In the second version, you can just, if you Google that, you find it, you see all the specs, a reference wallet, a a real tangible wallet to be built for people to play and have a look at it. Large scale pilots, I will have them in the next slide, 30, 49 million with granted. And parties could write, write up for getting this money.

These, these are in the next slide endorsement of the member state. And in 2030, 80% of us Europeans would be able to use this. So I have to speed up, this is all new as opposed to I 1.0. It's not just public and government, but it's also for private companies and car private use cases to provide the wallet if they are certified and to also the use cases. So that's a big expansion. Natural persons and legal persons certification of every wallet, not just schemes for a country to be peer reviewed, qualified electronic attestation of attributes.

Those attributes should be, well, they should be semantics, they should be a sort of taxonomy. What is what you have? You need trust lists. If you onboard as an issuer of this data, you should be a qualified issuer in a way. And there should be guardians qualified trust service providers. And one of the difficult things is that any party who is by law or by by contract mandatory to do secure customer authentications, think banks, they have to accept every certified European identity wallet now. And they don't like it because it means it's a lot of troubles.

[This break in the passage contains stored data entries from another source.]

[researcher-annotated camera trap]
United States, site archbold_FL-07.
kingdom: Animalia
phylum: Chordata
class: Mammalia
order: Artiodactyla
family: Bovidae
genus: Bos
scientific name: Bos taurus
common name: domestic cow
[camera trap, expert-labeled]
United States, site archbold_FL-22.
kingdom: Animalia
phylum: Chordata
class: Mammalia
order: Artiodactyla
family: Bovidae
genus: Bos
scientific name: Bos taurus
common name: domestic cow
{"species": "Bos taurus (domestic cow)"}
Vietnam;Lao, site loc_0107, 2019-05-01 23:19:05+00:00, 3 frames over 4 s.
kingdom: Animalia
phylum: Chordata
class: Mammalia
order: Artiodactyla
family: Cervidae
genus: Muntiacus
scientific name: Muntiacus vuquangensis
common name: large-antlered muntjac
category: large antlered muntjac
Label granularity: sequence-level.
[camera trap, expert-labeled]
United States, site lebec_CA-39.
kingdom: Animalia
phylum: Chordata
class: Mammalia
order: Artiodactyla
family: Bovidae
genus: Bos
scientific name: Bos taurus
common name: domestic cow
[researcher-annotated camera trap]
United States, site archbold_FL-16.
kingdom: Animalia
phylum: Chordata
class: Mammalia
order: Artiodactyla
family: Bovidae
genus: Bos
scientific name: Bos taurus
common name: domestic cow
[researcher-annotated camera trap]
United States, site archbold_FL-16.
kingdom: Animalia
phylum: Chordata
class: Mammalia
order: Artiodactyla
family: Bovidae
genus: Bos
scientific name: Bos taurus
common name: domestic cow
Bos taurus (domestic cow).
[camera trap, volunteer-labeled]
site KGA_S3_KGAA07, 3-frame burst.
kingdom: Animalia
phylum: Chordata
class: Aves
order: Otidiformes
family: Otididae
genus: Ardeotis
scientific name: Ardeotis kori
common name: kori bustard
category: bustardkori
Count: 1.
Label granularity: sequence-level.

Ev imagine you have 30 wallet buttons to choose from in the interface of the bank. So my worry, and those are some now these are the pilots and then I'm coming to my last slide. They still have 45 detailed acts to implement, to define, to, to do, to write actually on all these technical details because you don't write legislation with technical details in them because that's old fashioned and outdated when the law is accepted. So that's all in implementing acts, 45 of them with a lot of operational specs.

So before anyone can really be compliant, we have to wait for 12 months before these laws are there. And that's about all the standards and requirements in operating things.

And yeah, there are a lot more practical challenges. Yeah, because you have a lot more work to do to make, make this ecosystem work when you have 40 wallets in a country instead of the only a national scheme. And my fear is if it works well, the question is, will the user be more happy? I think privacy, everything, it would be a lot better. But if it goes wrong, we have a lot of wallets, we have the leg legacy landscape and the user has even more choice.

Although it's, as we saw from Martin Martin Martin's presentation, it's, yeah, a wallet is a lot better than the old schemes that we used to have. But I'm beyond my time. So that's it.